◆ **What the exercise asks**: Please update everything from the line containing "How far is (730,490)" down to the last line by changing "shooting position" to "camera position", keeping all else unchanged. Return only those lines.

◆ **Items**:
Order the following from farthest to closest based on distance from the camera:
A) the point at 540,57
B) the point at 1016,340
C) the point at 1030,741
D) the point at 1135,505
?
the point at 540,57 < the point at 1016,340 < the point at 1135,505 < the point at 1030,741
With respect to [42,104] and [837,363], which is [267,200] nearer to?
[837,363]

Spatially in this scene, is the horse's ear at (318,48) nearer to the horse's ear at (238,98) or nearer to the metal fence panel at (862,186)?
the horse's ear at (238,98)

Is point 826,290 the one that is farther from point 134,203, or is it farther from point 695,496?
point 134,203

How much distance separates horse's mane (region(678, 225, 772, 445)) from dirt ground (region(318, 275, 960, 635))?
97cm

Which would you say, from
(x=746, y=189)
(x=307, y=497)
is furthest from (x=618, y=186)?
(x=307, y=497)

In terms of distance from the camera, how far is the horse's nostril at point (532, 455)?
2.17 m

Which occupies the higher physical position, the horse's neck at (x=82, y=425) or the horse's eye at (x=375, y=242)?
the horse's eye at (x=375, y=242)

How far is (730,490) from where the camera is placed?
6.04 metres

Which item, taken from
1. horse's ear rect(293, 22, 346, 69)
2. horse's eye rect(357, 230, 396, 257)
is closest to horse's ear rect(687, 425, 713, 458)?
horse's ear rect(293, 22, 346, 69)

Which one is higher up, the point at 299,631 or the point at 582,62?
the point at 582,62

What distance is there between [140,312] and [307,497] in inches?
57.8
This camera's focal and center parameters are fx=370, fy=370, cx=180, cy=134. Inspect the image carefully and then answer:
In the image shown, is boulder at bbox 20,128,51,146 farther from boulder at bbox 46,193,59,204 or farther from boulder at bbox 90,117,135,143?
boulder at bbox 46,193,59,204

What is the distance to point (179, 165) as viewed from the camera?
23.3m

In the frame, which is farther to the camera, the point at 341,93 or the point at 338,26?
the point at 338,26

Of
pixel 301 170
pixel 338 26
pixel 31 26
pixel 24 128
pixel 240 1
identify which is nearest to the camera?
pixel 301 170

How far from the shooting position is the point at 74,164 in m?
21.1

◆ **Finished exercise**:
How far is (730,490) from where the camera is placed?
6.04 metres

Which item, taken from
1. horse's ear rect(293, 22, 346, 69)
2. horse's eye rect(357, 230, 396, 257)
is closest to horse's ear rect(687, 425, 713, 458)?
horse's ear rect(293, 22, 346, 69)

Which one is higher up, the point at 299,631 or the point at 582,62?
the point at 582,62

What distance is there between [140,312] and [307,497] in inches?
57.8
This camera's focal and center parameters are fx=370, fy=370, cx=180, cy=134. Inspect the image carefully and then answer:
In the image shown, is boulder at bbox 20,128,51,146 farther from boulder at bbox 46,193,59,204 or farther from boulder at bbox 90,117,135,143?
boulder at bbox 46,193,59,204

What is the distance to point (179, 165) as viewed from the camera?
23.3m

In the frame, which is farther to the camera, the point at 341,93 or the point at 338,26?
the point at 338,26

Of
pixel 301 170
pixel 338 26
pixel 31 26
pixel 24 128
pixel 240 1
identify which is nearest to the camera?
pixel 301 170

How far from the camera position is the point at 74,164 in m?
21.1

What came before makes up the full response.